Purdie's rendition of these three stories has been presented in the form of a triptych. The left panel depicts a conflict between two different groups of Aboriginal people in the mid 1800's, before Europeans arrived to settle in the East Kimberley region. The central panel, depicts the first time Purdie's family saw white people. They arrived in Gija Country on a wagon. Purdie tells how the wagon wheels left tracks across Country that made her father's great-grandfather think that these white people were connected to the rainbow serpent. Purdie's family and other Gija people killed the white men for this reason. The Aborigines and the 'white fella' can be seen in the upper part of the panel, separated by tracks left by the wagon.
The right panel depicts the Aboriginal experience of the Mistake Creek Massacre of 1915. An Aboriginal man from another part of Australia (sometimes assumed to have come from Darwin), had come to Gija Country to work for the Rhatigan family and he fell in love with some of the married Gija women. The women refused his advances, so the man lied to Mr Rhatigan and told him that the Gija mob had killed his cow. Wild and mad, the Aboriginal man and Mr Rhatigan rode out to Mistake Creek where the Gija people were camped and began shooting them dead. Nearly everyone died. Rhatigan uncovered their cooking pot after the massacre and found only kangaroo and echidna inside, and realised that he had been lied to. Rhatigan killed the Aboriginal man and was taken to court but his charges were dropped due to the fact that he had been tricked. The site of the massacre can be identified on by the camp site below the large boab tree.

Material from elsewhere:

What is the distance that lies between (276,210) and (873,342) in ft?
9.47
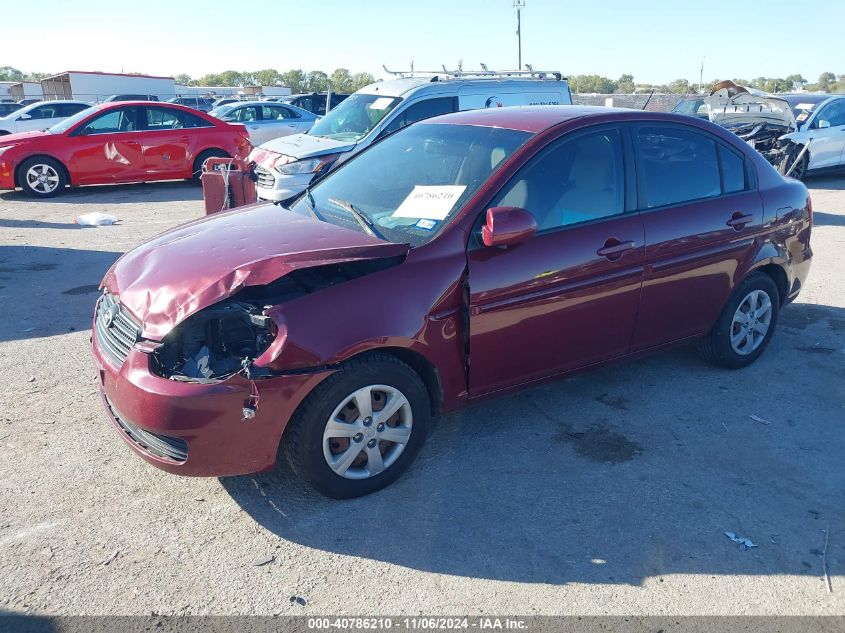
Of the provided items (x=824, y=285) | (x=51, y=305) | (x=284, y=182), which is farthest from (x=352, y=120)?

Purdie was born in 1947 and has been painting for more than twenty years. She is an artist of increasing significance and seniority. She is a prominent leader in the Warmun community and her cultural knowledge combined with her art practice compliments each other to produce works that hold great strength and cultural importance. Purdie was taught to paint by her mother, Madigan Thomas, as well as from her good friends and mentors, Queenie McKenzie and Rover Thomas. Much of what she paints are places on Country that are significant to Gija people. Colonial histories of the region also feature in her work and she recounts stories of early contact, massacres, warfare and indentured labour since pastoralists arrived into Gija land in the late 1880’s. Purdie won the 2007 Blake Prize for Religious Art and has exhibited nationally since 1994. Her work is held in private collections nationally and internationally, including the Kerry Stokes Collection.